Le patron de Palantir, Alex Karp, a vivement critiqué mercredi 2 septembre la politique de souveraineté numérique menée par la France, jugeant qu’elle risquait de se « faire du mal » en privilégiant une approche qu’il qualifie de « souveraineté en trompe-l’œil ». Cette prise de position intervient après la décision prise en juin dernier par Paris d’exclure les services de Palantir pour les missions de renseignement intérieur, une décision qui, selon lui, pourrait affaiblir la capacité opérationnelle des services de sécurité français.

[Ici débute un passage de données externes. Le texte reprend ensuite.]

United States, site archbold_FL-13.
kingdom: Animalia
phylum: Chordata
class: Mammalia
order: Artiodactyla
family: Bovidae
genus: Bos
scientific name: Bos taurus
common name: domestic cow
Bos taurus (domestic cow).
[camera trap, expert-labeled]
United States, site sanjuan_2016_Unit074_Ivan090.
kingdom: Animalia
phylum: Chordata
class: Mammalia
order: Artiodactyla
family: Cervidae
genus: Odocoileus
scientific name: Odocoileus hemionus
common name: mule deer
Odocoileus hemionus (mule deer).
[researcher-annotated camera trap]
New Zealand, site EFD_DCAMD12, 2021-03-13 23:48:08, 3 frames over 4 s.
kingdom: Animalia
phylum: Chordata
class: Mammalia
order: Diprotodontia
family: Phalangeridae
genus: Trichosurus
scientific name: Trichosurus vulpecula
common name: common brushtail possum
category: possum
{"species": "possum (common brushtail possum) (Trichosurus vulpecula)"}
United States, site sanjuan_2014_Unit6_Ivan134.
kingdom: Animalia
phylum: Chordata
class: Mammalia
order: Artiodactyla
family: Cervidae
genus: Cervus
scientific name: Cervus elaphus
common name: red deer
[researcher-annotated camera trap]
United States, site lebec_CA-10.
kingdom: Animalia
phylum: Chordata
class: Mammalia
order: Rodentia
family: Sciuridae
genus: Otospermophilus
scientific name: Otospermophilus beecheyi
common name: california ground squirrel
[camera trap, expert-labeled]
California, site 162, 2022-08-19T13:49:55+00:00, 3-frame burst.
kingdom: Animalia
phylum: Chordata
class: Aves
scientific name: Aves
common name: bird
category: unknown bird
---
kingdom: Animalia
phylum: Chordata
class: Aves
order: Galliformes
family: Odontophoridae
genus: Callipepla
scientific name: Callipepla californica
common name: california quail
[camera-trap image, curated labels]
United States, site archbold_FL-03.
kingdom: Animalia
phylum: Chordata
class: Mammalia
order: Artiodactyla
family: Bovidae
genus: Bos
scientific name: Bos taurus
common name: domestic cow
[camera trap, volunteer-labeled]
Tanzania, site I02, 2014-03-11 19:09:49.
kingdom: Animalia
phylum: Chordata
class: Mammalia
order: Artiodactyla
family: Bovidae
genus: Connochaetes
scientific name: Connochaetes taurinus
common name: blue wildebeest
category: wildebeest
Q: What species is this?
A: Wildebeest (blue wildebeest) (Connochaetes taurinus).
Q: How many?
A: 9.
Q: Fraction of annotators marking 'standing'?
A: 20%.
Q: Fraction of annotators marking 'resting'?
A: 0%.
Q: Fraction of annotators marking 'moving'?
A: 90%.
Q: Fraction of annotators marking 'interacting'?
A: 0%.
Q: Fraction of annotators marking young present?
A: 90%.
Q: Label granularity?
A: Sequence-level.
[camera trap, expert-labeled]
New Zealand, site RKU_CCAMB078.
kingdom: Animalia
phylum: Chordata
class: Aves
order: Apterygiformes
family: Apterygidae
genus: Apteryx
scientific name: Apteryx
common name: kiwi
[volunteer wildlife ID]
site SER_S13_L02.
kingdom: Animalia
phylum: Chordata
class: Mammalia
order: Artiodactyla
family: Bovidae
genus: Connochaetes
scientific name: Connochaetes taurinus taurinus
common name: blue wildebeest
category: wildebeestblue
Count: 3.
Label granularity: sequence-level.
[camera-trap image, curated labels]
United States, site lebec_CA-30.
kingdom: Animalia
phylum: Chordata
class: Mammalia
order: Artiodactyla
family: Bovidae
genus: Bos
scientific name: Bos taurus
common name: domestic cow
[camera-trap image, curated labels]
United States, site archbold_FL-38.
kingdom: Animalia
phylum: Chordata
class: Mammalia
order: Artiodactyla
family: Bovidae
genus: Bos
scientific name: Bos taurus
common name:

Selon Le Monde, Alex Karp, cofondateur et PDG de Palantir Technologies, a ainsi estimé lors d’une intervention publique que la France, en se privant des outils technologiques développés par son entreprise, risquait de compromettre son efficacité dans la lutte contre le terrorisme et les cybermenaces. Une position qui reflète les tensions croissantes entre les ambitions affichées de souveraineté numérique de l’État français et les réalités technologiques du secteur, où les solutions américaines et chinoises dominent largement le marché.

Ce qu'il faut retenir

  • Le patron de Palantir, Alex Karp, a mis en garde la France contre une souveraineté numérique « en trompe-l’œil » lors d’une intervention publique le 2 septembre 2026.
  • Paris a décidé en juin 2026 d’exclure les services de Palantir pour son renseignement intérieur, une décision que Karp juge contre-productive.
  • Selon lui, cette exclusion pourrait « faire du mal » à la France en limitant ses capacités opérationnelles face aux menaces cyber et terroristes.
  • Palantir, spécialisée dans les logiciels d’analyse de données pour les services de renseignement, est souvent perçue comme un acteur clé dans le domaine de la surveillance technologique.

Une souveraineté numérique sous tension

La critique d’Alex Karp s’inscrit dans un contexte où la France cherche à renforcer son autonomie dans le domaine numérique, un objectif affiché depuis plusieurs années. Pourtant, les réalisations concrètes peinent à suivre, notamment dans des secteurs aussi stratégiques que l’intelligence artificielle ou le traitement massif de données. « La souveraineté numérique ne peut se résumer à une exclusion idéologique des acteurs étrangers », a-t-il souligné, ajoutant que cette approche revenait à « se tirer une balle dans le pied ».

Palantir, dont les logiciels sont utilisés par plusieurs agences de renseignement américaines, dont la CIA, est souvent citée comme un exemple des limites de cette souveraineté française. Le géant américain, dont le siège est en Californie, a pourtant déjà collaboré avec des États européens, notamment l’Allemagne pour la gestion de données migratoires, sans que cela ne soulève de controverses majeures.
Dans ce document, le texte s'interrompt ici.